# Is this a DX frame ?



## 66TigerCat (Apr 19, 2019)

I really love the look of this bike and am interested in doing a similar build. Owner says it's 56. Is it a DX frame ?


----------



## rollfaster (Apr 19, 2019)

Could be 56, probably earlier...not a DX but a Straightbar. Post a pic of the serial number, which could be found either on the bottom bracket or the left rear dropout.


----------



## fordmike65 (Apr 19, 2019)

Nope. DX has a curved 2nd tube.
.


----------



## island schwinn (Apr 19, 2019)

Straightbar. DX bottom bar has a curve to it.


----------



## rollfaster (Apr 19, 2019)

Thats a cool Bike, been wanting to build a klunker myself...


----------



## island schwinn (Apr 19, 2019)

island schwinn said:


> Straightbar. DX bottom bar has a curve to it.

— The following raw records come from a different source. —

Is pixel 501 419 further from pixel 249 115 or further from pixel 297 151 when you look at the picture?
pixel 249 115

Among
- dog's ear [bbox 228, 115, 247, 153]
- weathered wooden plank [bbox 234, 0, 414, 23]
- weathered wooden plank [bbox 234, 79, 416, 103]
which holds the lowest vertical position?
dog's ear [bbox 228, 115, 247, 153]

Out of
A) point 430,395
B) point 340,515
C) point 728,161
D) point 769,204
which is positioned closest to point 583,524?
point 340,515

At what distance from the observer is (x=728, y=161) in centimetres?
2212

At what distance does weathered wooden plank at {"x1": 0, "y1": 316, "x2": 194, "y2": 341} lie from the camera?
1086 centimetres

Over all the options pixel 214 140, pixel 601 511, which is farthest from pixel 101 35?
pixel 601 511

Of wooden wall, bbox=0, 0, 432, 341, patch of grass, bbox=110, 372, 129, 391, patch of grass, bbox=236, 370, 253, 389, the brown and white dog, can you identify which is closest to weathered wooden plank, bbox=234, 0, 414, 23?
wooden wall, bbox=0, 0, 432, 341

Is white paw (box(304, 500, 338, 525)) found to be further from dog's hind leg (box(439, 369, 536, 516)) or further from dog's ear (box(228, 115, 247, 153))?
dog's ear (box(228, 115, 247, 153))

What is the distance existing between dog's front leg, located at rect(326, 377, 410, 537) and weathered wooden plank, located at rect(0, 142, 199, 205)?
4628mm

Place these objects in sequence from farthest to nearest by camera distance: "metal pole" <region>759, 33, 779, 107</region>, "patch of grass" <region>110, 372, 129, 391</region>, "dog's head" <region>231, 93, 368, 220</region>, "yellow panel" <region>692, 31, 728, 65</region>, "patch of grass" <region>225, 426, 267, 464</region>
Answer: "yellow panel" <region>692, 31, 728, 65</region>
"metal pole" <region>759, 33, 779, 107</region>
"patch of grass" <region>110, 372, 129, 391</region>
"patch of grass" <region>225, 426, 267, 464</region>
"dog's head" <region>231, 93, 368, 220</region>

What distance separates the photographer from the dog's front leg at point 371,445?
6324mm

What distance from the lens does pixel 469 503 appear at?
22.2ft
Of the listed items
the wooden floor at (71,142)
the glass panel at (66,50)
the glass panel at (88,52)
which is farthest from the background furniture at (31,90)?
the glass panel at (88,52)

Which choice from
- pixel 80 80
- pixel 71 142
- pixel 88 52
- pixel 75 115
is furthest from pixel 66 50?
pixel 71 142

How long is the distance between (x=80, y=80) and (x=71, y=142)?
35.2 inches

Doesn't anybody ever sleep around here ?


----------



## rollfaster (Apr 19, 2019)

This is a DX.


----------



## rollfaster (Apr 19, 2019)

island schwinn said:


> Doesn't anybody ever sleep around here ?



No way!


----------



## tripple3 (Apr 19, 2019)

66TigerCat said:


> I really love the look of this bike and am interested in doing a similar build. Owner says it's 56. Is it a DX frame ?



We refer to this as "The Gateway Drug"
It's all we ever wanted; in the beginning.....


----------



## rollfaster (Apr 19, 2019)

tripple3 said:


> We refer to this as "The Gateway Drug"
> It's all we ever wanted; in the beginning.....



I can relate, especially in the Gateway city...


----------



## 66TigerCat (Apr 19, 2019)

Thanks for the info guys.


----------



## stezell (Apr 19, 2019)

rollfaster said:


> No way!



I do, that's why I usually miss the good deals.


----------



## Cooper S. (Apr 19, 2019)

can you ask the owner what bars those are? those are killer!


----------



## 66TigerCat (Apr 20, 2019)

Cooper S. said:


> can you ask the owner what bars those are? those are killer!




They are S&M Husky High MX bars, a replica of 1972 – 1977 Husqvarna Motorcycles High Crossbar design.


----------



## Euphman06 (Apr 20, 2019)

Here's my "rusty cage" a little rustier at the current time, this picture is old. This is DX frame build


----------